Ah, pensó Richard rebosante de alegría. He hecho la transición sin dolor. Cuán grande debe de ser la amabilidad del comandante Ross para hablar con un convicto como si fuera un compañero. ¿Es por eso por lo que me ha mantenido en reserva aquí?

El viernes 19 de marzo, con buena mar y un día precioso, el Sirius se encontraba en la bahía de Sydney dispuesto a soltar su carga. Estaba a sotavento de la isla Nepean, a punto de bajar sus botes al agua, pero, al ver que se estaba desviando demasiado hacia las rocas de Point Hunter, sus comandantes decidieron apartarlo; no consiguió virar y se quedó inmóvil. El piloto Keltie decidió virarlo a sotavento con el viento alrededor de la popa justo en el preciso instante en que éste se transformaba de brisa en vendaval. Una vez más, no consiguió virar. En el momento en que sonaba la campana del mediodía, una ola lo arrancó del seno de dos olas y lo arrojó de costado contra el arrecife. Armados con hachas, los marineros cortaron los mástiles hasta el nivel de la cubierta, rompiendo a hachazos los botes y dejando el barco envuelto en toda una mezcla de palos y velas.
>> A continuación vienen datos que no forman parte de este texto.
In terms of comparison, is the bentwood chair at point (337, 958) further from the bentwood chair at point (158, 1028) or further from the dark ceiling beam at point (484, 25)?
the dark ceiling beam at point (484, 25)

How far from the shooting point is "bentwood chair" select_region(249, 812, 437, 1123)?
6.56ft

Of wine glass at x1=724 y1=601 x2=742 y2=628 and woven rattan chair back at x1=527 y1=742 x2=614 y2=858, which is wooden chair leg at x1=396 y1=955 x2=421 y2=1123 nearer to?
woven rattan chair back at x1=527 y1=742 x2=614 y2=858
Varias lanchas salieron disparadas desde la playa y desde el Supply que se encontraba en el fondeadero, pero sin la menor esperanza de poder llegar hasta él; el traidor oleaje se levantó de pronto por encima del llamado Chess-tree, una sujeción de madera de roble situada en el punto en que la curva de la popa se enderezaba para seguir la borda. Mientras los marineros trabajaban sin descanso para retirar de la cubierta los aparejos caídos, una guindaleza de siete pulgadas de circunferencia fue remolcada hasta la orilla y asegurada a uno de los pinos supervivientes; las personas que se habían salvado a bordo se aferraron a la guindaleza y ésta se fue enrollando alrededor del tronco para acercarlas a la orilla a través del oleaje de la marea vespertina. Mientras la guindaleza se combaba en el centro justo donde rompían las olas, el capitán John Hunter, el primer hombre que alcanzó la orilla, llegó lo bastante magullado, herido y lleno de cortes para asegurarle al comandante Ross que su maldición había dado resultado. Cosas peores le caerían encima a Hunter, pues había perdido su barco y tendría que comparecer en juicio en Inglaterra. Otros oficiales lo siguieron antes de que a alguien se le ocurriera colocar un llamado traveler, un trozo de emparrillado en el cual los hombres se podían situar para protegerse por lo menos las piernas y el trasero de la aspereza del coral. Sólo cuando bajara la marea podrían colocar un trípode bajo la proa en la guindaleza, pero, de momento, no había ninguna posibilidad de hacerlo.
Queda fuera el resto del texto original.